I just find that the Washington Post is discussed more and more relevant, showing up in your inbox,
showing up in your feed. And you're right. I just don't think there's any arguing that the majority
of media has a liberal bias. It's usually people who went to college and live in urban areas. And
you typically skew liberal, especially the ones that go into media. I think they have a lot of
affection for Bezos and are prone to spinning stories such as the one we referenced towards
Bezos.
Shifting gears now, I want to pick up on something I was asking Vivek Ramaswamy about, which is China.
I know you've thought a lot about it and written a lot about it.
And what are they doing right now?
How fast are they growing?
How much control do they have?
How are they influencing us in ways we don't fully understand?
Well, we're going to need a bigger boat. I mean, I would argue that China's in many ways winning.
And I think our comorbidity as a nation is our arrogance and that we think that we can't learn from other nations. And the reality is China has pulled 750 million people out of poverty
in the last several decades, which is arguably one of the greatest achievements of mankind.
They're also committing what a lot of people would argue is genocide.
It's an autocratic society denying people's freedom. So obviously, these are very real issues.

• **DATA SECTION**:
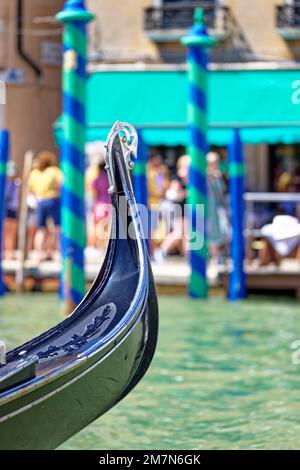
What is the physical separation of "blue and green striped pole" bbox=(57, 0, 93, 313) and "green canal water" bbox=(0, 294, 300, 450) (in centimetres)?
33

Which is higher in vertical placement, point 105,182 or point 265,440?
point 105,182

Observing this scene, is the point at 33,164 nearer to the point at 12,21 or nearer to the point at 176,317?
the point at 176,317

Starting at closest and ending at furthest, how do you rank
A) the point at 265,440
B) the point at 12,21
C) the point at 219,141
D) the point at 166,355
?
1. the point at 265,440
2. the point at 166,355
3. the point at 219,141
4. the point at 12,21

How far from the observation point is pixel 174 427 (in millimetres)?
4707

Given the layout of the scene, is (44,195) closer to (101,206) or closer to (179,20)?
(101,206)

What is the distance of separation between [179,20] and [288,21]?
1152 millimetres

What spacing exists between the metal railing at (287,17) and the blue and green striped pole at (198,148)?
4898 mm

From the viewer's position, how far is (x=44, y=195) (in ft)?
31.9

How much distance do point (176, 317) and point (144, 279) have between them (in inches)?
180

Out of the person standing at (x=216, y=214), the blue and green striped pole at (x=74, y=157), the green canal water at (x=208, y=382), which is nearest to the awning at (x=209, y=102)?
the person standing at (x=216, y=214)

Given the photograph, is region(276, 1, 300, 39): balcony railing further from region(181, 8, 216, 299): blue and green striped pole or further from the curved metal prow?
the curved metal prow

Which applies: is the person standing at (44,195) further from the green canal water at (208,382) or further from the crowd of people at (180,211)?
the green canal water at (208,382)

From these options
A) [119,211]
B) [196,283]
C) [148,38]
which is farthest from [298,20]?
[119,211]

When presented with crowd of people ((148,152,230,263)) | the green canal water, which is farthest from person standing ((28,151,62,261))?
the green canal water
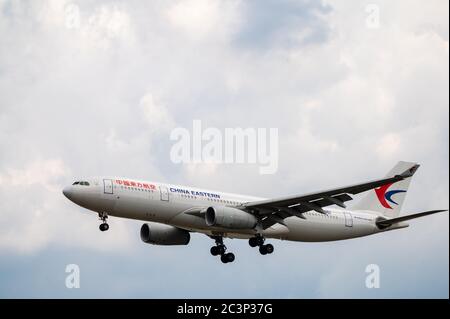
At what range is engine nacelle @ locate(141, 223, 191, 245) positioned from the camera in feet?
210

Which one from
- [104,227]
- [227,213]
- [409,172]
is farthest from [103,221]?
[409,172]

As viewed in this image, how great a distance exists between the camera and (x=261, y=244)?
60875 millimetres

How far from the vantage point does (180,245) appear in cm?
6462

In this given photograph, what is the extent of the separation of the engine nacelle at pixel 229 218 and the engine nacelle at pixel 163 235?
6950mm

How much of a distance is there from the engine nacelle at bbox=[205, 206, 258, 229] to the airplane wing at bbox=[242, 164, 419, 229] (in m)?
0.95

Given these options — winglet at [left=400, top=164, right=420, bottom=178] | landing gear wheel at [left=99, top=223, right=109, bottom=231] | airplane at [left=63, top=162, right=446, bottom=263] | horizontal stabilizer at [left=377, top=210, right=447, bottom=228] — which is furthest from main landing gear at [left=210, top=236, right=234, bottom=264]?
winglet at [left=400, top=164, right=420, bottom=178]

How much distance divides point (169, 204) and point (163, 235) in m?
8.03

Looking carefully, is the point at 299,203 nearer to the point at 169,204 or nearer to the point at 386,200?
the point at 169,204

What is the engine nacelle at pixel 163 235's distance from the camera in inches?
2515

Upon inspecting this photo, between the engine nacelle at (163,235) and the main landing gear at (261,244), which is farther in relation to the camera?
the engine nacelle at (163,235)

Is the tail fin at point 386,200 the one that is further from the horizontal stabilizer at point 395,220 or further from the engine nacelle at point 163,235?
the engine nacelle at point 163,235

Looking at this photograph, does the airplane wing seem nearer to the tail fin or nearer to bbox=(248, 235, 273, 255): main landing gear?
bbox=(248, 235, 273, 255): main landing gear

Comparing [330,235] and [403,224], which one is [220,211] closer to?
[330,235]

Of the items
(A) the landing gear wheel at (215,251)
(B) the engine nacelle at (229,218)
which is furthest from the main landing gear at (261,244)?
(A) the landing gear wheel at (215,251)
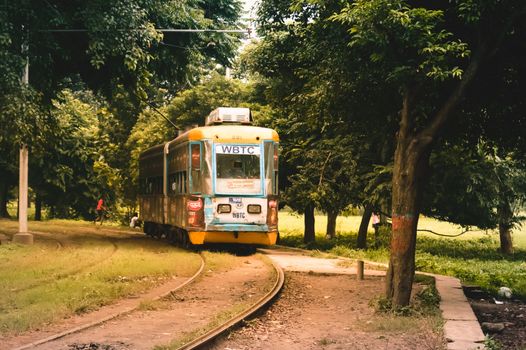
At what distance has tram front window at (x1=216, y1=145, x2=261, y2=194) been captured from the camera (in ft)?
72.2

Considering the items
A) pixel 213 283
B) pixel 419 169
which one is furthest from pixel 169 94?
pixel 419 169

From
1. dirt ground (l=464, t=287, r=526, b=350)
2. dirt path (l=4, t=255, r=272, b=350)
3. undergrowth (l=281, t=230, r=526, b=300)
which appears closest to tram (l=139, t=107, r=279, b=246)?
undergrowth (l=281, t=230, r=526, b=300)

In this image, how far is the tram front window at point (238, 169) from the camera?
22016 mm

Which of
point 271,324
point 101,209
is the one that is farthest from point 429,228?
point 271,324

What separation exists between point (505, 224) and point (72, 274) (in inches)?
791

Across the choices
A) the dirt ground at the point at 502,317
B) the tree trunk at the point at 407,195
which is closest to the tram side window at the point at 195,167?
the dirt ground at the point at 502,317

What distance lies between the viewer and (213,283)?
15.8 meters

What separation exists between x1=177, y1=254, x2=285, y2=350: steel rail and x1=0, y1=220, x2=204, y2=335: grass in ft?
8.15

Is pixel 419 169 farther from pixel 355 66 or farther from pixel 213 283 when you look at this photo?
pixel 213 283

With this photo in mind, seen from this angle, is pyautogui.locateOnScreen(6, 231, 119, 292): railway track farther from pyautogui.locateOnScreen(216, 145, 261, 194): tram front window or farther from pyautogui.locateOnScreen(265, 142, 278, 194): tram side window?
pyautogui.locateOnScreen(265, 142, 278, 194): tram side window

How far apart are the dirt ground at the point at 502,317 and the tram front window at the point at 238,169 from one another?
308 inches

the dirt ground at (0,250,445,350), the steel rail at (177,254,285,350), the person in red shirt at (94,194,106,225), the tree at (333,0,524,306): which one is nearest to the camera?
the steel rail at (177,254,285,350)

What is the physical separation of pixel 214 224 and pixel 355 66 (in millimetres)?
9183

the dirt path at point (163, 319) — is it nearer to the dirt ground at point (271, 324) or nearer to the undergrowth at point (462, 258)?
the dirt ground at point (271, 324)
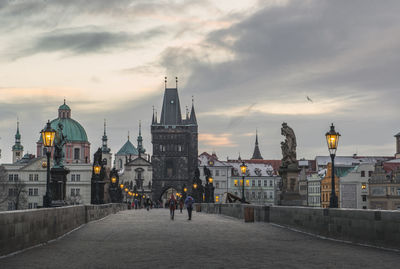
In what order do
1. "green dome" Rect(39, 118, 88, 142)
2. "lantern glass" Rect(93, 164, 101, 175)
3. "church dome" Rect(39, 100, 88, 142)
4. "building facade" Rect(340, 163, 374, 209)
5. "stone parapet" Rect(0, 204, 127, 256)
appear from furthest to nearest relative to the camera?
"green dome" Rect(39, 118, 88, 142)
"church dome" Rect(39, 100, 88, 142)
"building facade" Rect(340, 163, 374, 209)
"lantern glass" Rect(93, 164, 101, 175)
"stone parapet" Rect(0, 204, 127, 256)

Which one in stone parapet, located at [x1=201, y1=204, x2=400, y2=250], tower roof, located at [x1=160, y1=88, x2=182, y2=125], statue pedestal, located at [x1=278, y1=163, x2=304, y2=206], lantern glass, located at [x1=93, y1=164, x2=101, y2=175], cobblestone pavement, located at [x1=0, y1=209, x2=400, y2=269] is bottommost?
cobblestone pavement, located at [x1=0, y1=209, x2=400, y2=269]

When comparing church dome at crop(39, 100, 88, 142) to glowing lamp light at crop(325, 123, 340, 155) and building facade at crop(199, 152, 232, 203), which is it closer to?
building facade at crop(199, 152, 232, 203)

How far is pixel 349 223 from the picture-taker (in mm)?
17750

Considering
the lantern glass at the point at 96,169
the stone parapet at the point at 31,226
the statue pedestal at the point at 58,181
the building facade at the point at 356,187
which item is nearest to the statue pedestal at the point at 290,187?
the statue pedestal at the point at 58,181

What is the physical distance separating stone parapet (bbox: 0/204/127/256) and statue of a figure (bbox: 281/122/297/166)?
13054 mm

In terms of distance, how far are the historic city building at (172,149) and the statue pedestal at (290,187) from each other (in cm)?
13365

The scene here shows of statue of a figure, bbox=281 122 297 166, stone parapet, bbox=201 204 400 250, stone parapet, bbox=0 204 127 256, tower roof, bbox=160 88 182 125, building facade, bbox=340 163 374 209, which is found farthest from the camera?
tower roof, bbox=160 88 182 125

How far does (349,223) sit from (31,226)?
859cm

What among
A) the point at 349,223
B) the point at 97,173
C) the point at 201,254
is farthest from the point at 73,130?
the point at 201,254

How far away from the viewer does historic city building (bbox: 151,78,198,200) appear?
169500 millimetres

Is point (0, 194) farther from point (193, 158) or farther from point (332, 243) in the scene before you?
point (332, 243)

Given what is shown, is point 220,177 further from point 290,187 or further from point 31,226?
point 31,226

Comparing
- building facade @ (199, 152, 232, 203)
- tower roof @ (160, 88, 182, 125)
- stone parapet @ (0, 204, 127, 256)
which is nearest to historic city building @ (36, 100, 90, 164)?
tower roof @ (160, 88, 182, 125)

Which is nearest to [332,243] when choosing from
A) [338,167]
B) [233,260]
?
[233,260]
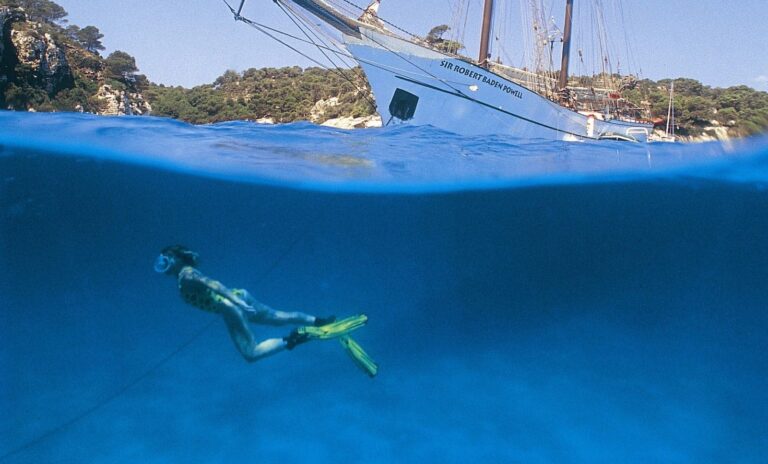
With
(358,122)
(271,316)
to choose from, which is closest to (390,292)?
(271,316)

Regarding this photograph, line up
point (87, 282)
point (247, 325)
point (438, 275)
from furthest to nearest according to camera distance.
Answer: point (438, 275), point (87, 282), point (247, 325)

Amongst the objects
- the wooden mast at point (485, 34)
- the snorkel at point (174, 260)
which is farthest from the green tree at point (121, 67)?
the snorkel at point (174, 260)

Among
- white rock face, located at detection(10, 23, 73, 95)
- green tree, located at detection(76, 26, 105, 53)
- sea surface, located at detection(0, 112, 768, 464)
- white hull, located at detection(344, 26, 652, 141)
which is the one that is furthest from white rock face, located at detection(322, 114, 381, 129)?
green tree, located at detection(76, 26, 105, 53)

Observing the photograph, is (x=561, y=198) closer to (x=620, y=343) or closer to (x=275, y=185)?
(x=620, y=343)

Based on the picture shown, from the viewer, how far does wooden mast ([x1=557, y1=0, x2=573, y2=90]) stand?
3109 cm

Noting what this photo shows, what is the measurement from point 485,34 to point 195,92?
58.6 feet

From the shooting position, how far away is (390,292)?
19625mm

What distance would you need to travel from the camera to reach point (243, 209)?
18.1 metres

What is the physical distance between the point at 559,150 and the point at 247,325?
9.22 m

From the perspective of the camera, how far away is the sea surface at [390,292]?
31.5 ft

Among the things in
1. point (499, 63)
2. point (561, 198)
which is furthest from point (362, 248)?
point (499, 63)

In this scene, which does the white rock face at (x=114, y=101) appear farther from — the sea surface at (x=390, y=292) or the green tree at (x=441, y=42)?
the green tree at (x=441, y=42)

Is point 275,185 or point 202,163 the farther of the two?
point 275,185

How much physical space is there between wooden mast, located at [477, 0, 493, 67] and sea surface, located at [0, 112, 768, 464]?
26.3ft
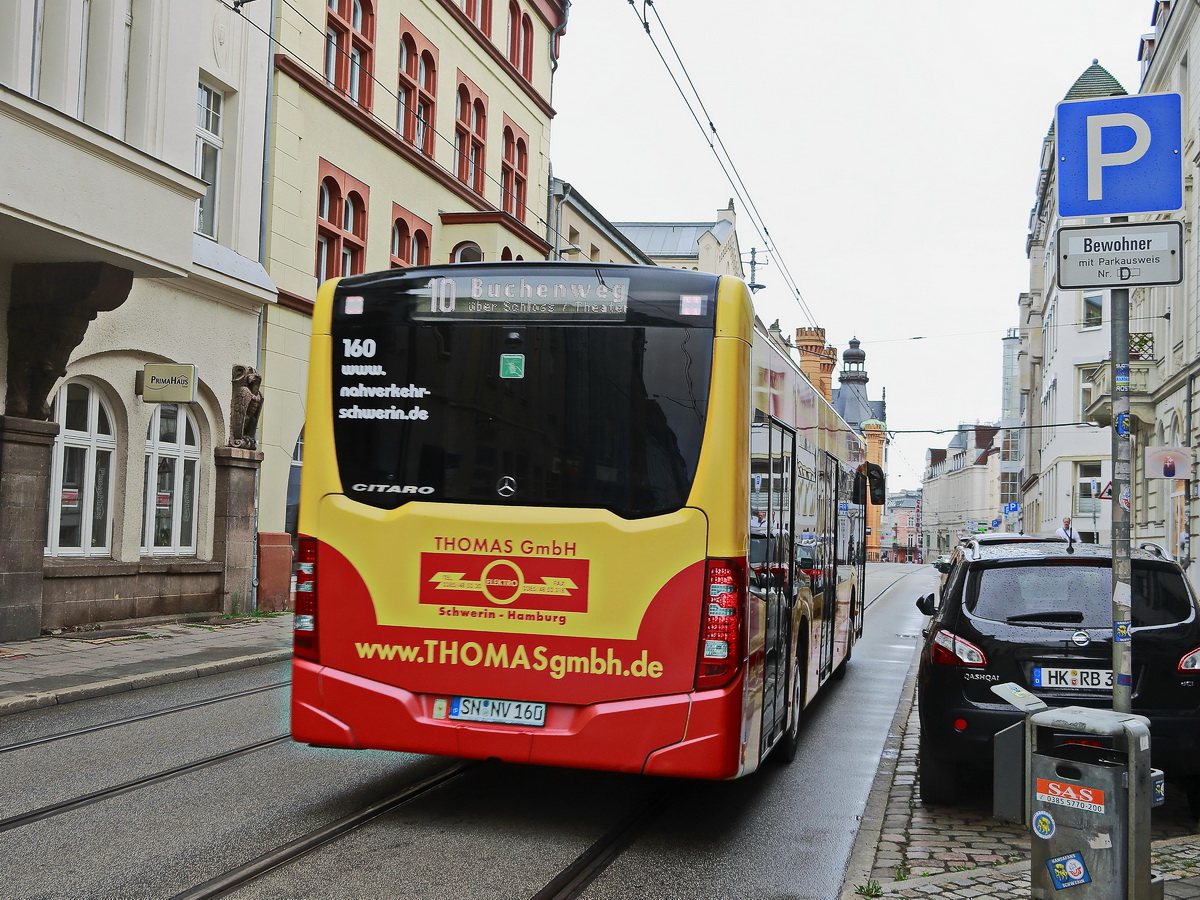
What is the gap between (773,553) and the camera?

• **PROBLEM TO SOLVE**: Do these statements agree with the transcript about media bias and China? Answer yes or no for each and quote the deciding words. (a) Most media is described as having a conservative bias. (b) China is said to have lifted 750 million people out of poverty over the last several decades. (c) China is a topic the interviewer had raised with Vivek Ramaswamy.

• **COMPLETE OUTPUT**:
(a) No: "the majority of media has a liberal bias"
(b) Yes: "China has pulled 750 million people out of poverty in the last several decades"
(c) Yes: "I want to pick up on something I was asking Vivek Ramaswamy about, which is China"